# TEXT EXTRACT
The Relevance of C.S. Lewis

It is difficult to exaggerate the importance and impact of C.S. Lewis. Although he died in 1963, most of his books are still in print and have sold around 200 million copies in more than thirty languages.

During the 1998 C.S. Lewis centenary celebrations, the American magazine, Christianity Today, described Lewis as the Aquinas, the Augustine and the Aesop of contemporary evangelism, whilst the British Post Office – the Royal Mail – issued a special commemorative stamp featuring The Lion, the Witch and the Wardrobe (the first of Lewis’s Narnia books), as part of its new ‘Magical worlds’ series. According to Professor Adrian Hastings’s classic History of Christianity in England, C.S. Lewis composed almost single-handedly "the popular religious apologetic of modern Britain." 

The reasons for C.S. Lewis’s enduring popularity

What is the secret of Lewis’s enduring popularity and why is he relevant today?

# STORED RECORDS
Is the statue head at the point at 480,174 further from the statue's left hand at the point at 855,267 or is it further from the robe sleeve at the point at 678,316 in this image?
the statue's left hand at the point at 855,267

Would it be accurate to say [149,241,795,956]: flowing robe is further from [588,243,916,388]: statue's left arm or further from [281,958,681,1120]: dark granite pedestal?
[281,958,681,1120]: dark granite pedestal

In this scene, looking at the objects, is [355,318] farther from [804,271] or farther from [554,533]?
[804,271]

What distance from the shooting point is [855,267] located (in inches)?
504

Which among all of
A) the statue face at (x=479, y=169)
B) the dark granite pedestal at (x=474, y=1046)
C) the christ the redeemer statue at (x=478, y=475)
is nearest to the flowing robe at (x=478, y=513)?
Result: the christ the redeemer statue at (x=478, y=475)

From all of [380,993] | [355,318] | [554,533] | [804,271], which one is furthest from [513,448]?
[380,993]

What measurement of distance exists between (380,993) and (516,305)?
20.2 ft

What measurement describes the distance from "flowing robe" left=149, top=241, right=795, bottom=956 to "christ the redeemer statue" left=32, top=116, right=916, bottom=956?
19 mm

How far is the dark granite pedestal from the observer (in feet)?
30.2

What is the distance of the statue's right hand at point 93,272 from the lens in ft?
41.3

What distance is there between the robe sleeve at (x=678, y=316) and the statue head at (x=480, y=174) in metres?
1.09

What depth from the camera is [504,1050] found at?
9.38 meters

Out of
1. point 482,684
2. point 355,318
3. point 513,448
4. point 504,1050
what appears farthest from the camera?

# INSTRUCTION A
List every figure that the passage on C.S. Lewis says Christianity Today compared him to.
# INSTRUCTION B
Carry on the passage on C.S. Lewis, starting right after its final sentence.

# RESPONSE A
Aquinas, Augustine, Aesop

# RESPONSE B
The answer to the first question lies in his character, his intellect, and his creativity. Lewis was not only an Oxford academic and a popular theologian, but also a poet, a children’s writer, and a writer of science fiction. This means he was able to communicate at different levels and connect with different audiences. He also possessed a rigorously logical mind, a powerful imagination, and an extremely clear and lucid style of expression both in the written and spoken word. As a result, he was particularly effective in communicating theological truths and concepts through the use of ingenious pictures and analogies.

In addition to his intellectual gifts, Lewis’s personal experience of suffering and doubt enabled him to empathise with those who found it difficult to believe in God or accept the claims of Christianity. He lost his mother at the age of 10, was unhappy at school, and was wounded in the trenches during the First World War, losing one of his best friends in that terrible conflict. Not surprisingly, he became an atheist as a teenager and only came to God, with extreme reluctance, in 1929, as a young 31 year-old Oxford don.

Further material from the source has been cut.